Drammi istantanei sulla linea 6
Ieri sono salito sul 6 per andare a una riunione di soci di Banca Etica.
Non so perché ma gli autobus del 6 sono sempre un po’ più vecchiotti e un po’ più scarsi di quelli delle altre linee: ma l’autobus era mezzo vuoto e io mi sono accomodato su un sedile. Dall’altra parte del passaggio centrale c’era un ragazzo con una felpa nera col cappuccio tirato su – ad agosto, a Cagliari.
Questo ragazzo a un certo punto porta avanti la mano di scatto e fa: «Psshkt!» e io, onestamente, penso che veda gli spiriti. Solo che rispetto agli altri che incontri sull’autobus che parlano con gli amici immaginari lui non discorreva, non faceva niente, solo ogni tanto faceva un gesto con la mano, verso avanti, e ripeteva: «Psshkt!», «Psshkt!!».
Stavo cercando di evitare di guardarlo con curiosità quando, dietro di me, sento una voce femminile che fa un singhiozzo strozzato. Poi un altro. Poi un vero e proprio grido di angoscia.
Mi giro e – giuro – c’è questa ragazza giovane e piuttosto carina schiacciata contro il vetro posteriore dell’autobus, in una posa classica da eroina di film horror che vede avvicinarsi il bruto armato di ascia e non può più ritirarsi ancora. Ha perfino i capelli sconvolti.
E il ragazzo con la felpa fa: «Psshkt!».
Ora , spesso le ragazze carine hanno una certa ritrosia a mescolarsi alla plebe, soprattutto se parla con gli spiriti, però insomma, la situazione non mi sembrava a questo punto.

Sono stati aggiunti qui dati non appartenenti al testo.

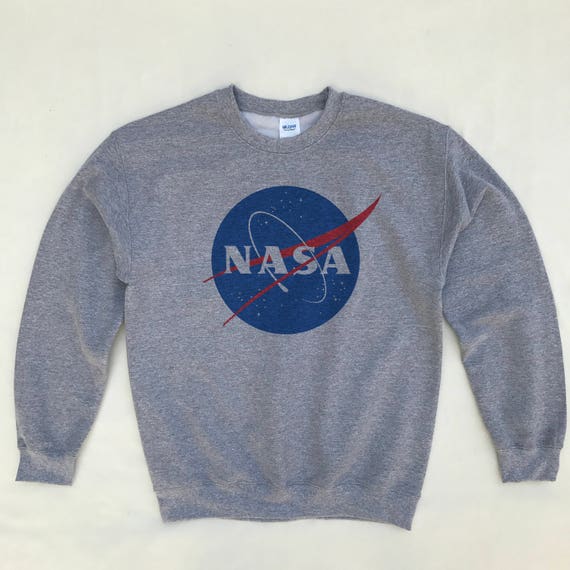 NASA Sweatshirt grijs gehaktbal Sweatshirt NASA shirt ruimte NASA Sweatshirt grijs gehaktbal Sweatshirt NASA shirt ruimte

Perplesso mi giro di nuovo: la ragazza è ancora nella stessa posizione, come se volesse filtrare attraverso il vetro e guadagnare così la libertà, continua a fare suoni inarticolati e perfino cominciano a scorrerle le lacrime.
Sto iniziando a chiedermi se stanno girando un film quando il ragazzo con la felpa fa: «No, asco’, io mi sposto, così non fa», e viene a sedersi dalla mia parte.
E svela così la presenza di un animale lungo un dito, dotato di un buon numero di ali e di zampe, che sta sul vetro del finestrino, per la verità in posa non particolarmente minacciosa ma che, se potessi definirmi esperto di psicologia e fisiognomia degli insetti, potrei definire perplessa.
Solo che la ragazza, adesso che in linea retta fra lei e l’animale non c’è più nemmeno il ragazzo e neppure la felpa, tocca nuovi livelli di panico: «Nonononono.. argh… sigh… eh… oh…».
A questo punto una signora si alza e, con estrema gentilezza, cerca di prendere l’insetto in mano. Quello, ovviamente, si sposta, si infila nella fessura fra finestrino e soffitto, ricompare da un’altra parte (tutto con quella che i suddetti esperti definirebbero estrema calma).
La ragazza commenta ogni fallito tentativo con un gridolino. Il tizio della felpa ridacchia. Il meglio però è un amico del ragazzo, sino a quel momento invisibile, anche lui con una faccia di chi ha visto parecchie cose sulla strada, che ammirando il sangue freddo della signora le fa: «E però lei è cazzuta, signora, eh?!», col tono di non sembava e invece…
Alla fine la signora prende l’insetto nelle mani chiuse, lo sbircia e apprezza: «Eehhh, è proprio un bel farfallone». I due ragazzi, quello con la felpa e l’altro, balzano in piedi e fanno, rivolti al pullman vuoto: «Presto, aprite un finestrino!», ma la signora è rilassata: «Ma no, tanto adesso scendo». Si apre la portiera e scende: siamo davanti alla Manifattura, siamo saliti alla RAI, tutta la scena non avrà preso più di cinque minuti.
Faccio appena in tempo a rimettermi a leggere storie di fucilieri britannici contro Napoleone che dietro di me sento una voce, allegra, disinvolta, in pieno possesso di sé: «Aspettami, sono quasi al Bastione, così facciamo via Manno». Ride. «Si, vediamo se c’è Gianni…». È la ragazza di prima: mi passa a fianco, ricomposta, elegante, carina, assolutamente disinvolta, nessuna traccia di lacrime, il trucco perfetto, i capelli a postissimo.
Scendiamo insieme alla fermata successiva. Lei si allontana, svolazzante, come una farfalla.